--- Requirements ---
Please write what comes next in the passage about Share award expenses, picking up after its final sentence.

***** Text extract *****

For a description of the assumptions made in determining the expenses of Share awards, see Notes 1 and 15 to the Consolidated Financial Statements in the 2018 Form 10-K, Notes 1 and 15 in the 2017 Form 10-K, and Notes 1 and 15 in the 2016 Form 10-K. In determining these expenses, it was assumed that each Named Executive Officer would satisfy any service requirements for vesting of the award. As a result, while a discount for the possibility of forfeiture of the award for this reason was applied to determine the expenses of these awards as reported in the Company’s Annual Reports on Form 10-K, no such discount was applied in determining the expenses reported in this column.

***** Dataset *****

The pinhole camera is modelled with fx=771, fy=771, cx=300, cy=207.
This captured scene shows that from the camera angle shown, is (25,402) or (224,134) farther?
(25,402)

*****
***** Dataset *****

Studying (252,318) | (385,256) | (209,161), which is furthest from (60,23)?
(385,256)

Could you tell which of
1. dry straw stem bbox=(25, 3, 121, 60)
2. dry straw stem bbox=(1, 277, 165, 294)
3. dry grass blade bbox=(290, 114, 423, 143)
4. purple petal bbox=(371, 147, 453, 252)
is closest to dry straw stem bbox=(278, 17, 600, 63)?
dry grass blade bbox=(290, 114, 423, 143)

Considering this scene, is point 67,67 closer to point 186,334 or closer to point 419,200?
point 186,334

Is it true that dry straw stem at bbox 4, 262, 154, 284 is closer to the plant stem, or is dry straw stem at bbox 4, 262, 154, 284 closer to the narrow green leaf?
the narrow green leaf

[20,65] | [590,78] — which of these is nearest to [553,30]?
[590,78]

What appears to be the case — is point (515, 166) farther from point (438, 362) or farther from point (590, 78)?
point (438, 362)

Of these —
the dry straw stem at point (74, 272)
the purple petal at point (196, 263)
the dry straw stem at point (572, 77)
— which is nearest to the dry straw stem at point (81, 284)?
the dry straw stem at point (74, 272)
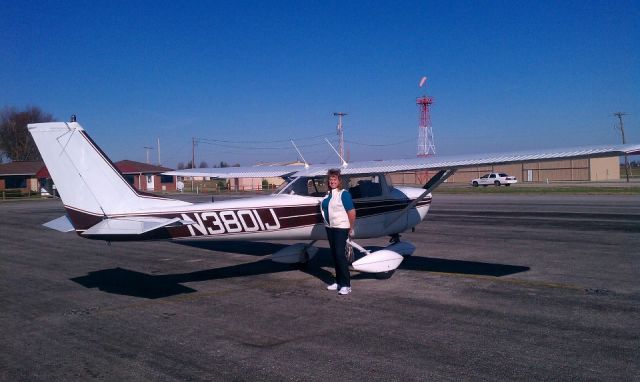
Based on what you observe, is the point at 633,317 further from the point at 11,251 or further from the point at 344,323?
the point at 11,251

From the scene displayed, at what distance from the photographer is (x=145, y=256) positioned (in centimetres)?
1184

*****

--- Task result ---
Option Awards
The Company granted Stock Option awards in 2018 to each Named Executive Officer pursuant to the 2015 Stock and Incentive Plan. The Stock Options will normally become exercisable at the rate of one-third of each grant on each of the first three anniversaries of the grant date, and expire on the day before the tenth anniversary of that grant date. Each of these awards had a per option exercise price equal to the closing price of a Share on the grant date: $45.50. No monetary consideration was paid by a Named Executive Officer for any awards.
For a discussion of the 2017 and 2016 Stock Options, see the Company’s 2018 and 2017 Proxy Statements, respectively. For a description of the effect on the awards of a termination of employment or change-in-control of MetLife, see “Potential Payments upon Termination or Change-in-Control at 2018 Fiscal Year-End.”
Method for Determining Amounts Reported. The amounts reported in this column were calculated by multiplying the number of Stock Options by a grant date fair value per option of:
$11.87 for March 2, 2018.
$13.84 for February 28, 2017.
$9.26 for February 23, 2016.
Those amounts are the aggregate grant date fair value of the Stock Options granted in each year under ASC 718, consistent with the estimate of aggregate compensation cost to be recognized over the service period.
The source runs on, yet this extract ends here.